Today’s networks are not only complex, they can also be increasingly opaque. Network managers often do not know what is happening in the network, other than the results, and virtualization is adding to the problem by creating two distinct layer 2 networks, the physical and the virtual. Virtual networks are nearly invisible to traditional management tools and need proprietary solutions such as: VMWare VirtualCenter.

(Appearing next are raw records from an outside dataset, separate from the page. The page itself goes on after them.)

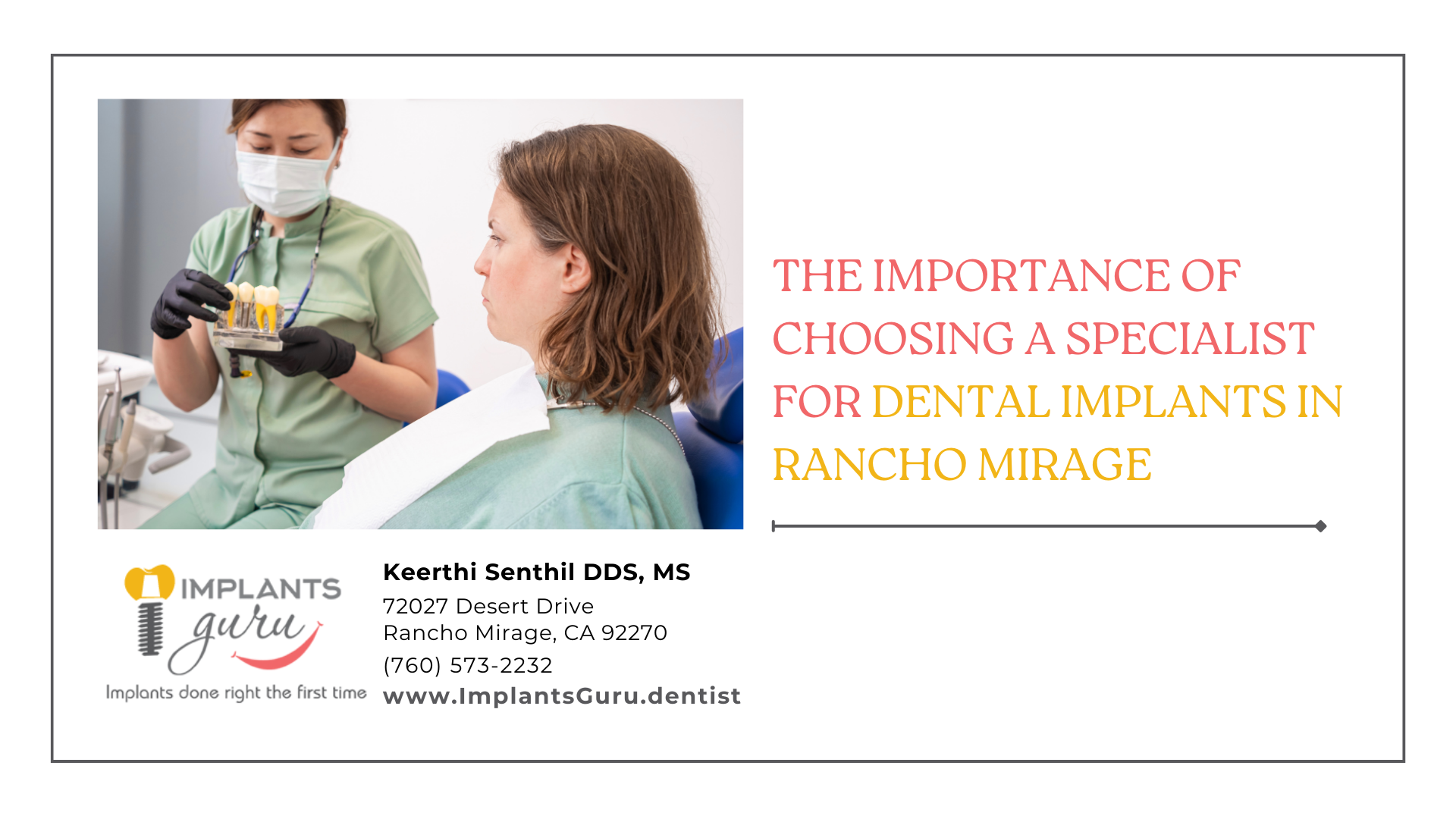 THE IMPORTANCE OF CHOOSING A SPECIALIST FOR DENTAL IMPLANTS IN RANCHO MIRAGE

IMPLANTS guru
Implants done right the first time

Keerthi Senthil DDS, MS
72027 Desert Drive
Rancho Mirage, CA 92270
(760) 573-2232
www.ImplantsGuru.dentist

The rule of thumb used to be that, if your IP addresses are numbered in hundreds, rather than thousands, you may not need to automate. But, as we have seen, the explosion in addresses means that many quite small organisations are now facing the burden. Automating the network infrastructure is no longer just for global corporations, it is becoming a vital necessity for any medium to large company.

The need for automation

Many organisations deploy DNS and DHCP servers with little or no central management, using Microsoft’s Active Directory or BIND (dating from the 1980s). These tools really only serve a single domain with a few hundred addresses. In many organisations IP address management is no more than a paper record or a spreadsheet. The habit begins when there are only a few dozen static hosts, but the system falls apart as the number of addresses soars and becomes increasingly dynamic with all the mobile users.

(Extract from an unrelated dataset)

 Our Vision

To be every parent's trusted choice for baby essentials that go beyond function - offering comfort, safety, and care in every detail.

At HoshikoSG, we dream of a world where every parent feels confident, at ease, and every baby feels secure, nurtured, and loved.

Rather than rely on free tools, the answer is to automate these core functions using the latest network service management technology. The new devices, rather than just serving a single IP address to a host, allow the entire IP address space of an organisation to be centrally managed in terms of network resource allocation – giving IT managers and CIOs a whole different perspective.

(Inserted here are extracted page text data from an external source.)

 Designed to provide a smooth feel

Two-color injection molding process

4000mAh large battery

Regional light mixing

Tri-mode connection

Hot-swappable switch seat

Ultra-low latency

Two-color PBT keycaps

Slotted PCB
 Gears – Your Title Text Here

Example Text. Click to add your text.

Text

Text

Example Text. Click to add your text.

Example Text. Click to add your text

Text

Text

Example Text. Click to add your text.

Address management is no longer a tedious housekeeping chore, but rather a powerful tool for security, capacity planning, availability and growth management. Automation does not remove the human element, it helps people apply policies in a consistent, documented manner across the whole network.

Good automation, addresses not only the underlying technology, but also the people, and the business processes. This is the key to a scalable, smooth operation, and an important enabler for virtualisation. It helps a company to globalise and manage the complex address space making applications available to increasingly scattered offices and mobile users, even across multiple carrier networks.

When the IT manager is asked to deploy many extra servers for some new application, there will be no need for emergency re-building or re-partitioning of the network. IP address registration and allocation can be planned in advance, not under battle conditions.

Automation in practice

Scania is an example of a major global company that sees the wisdom of automating core network services. Scania’s vehicles are sold and supported in over 100 countries, and over 47,000 vehicles were produced in 2009 by some 32,000 employees, of whom 10,000 are directly involved in production.

The company’s global IT network covers everything from IP-enabled vehicles on the road, to state of the art manufacturing facilities in seven countries across the globe and more than 1600 sales points. It adds up to a diverse, complex and ever-growing system in which network management plays a vital role in ensuring rock-solid, core network services.

These services include domain name resolution, and IP address assignment and management and, if those core network services fail, then the whole network fails, the manufacturing business would grind to a halt, and the speed and efficiency of the network of trucks on the road would be severely compromised. Like most organizations, they relied on traditional DNS with BIND and Microsoft DNS, but maintaining the infrastructure of the spreading network became increasingly difficult.

Automating these services does not necessarily involve more software complexity, it can be achieved by standardising on a single platform. So, you can have a happy Christmas!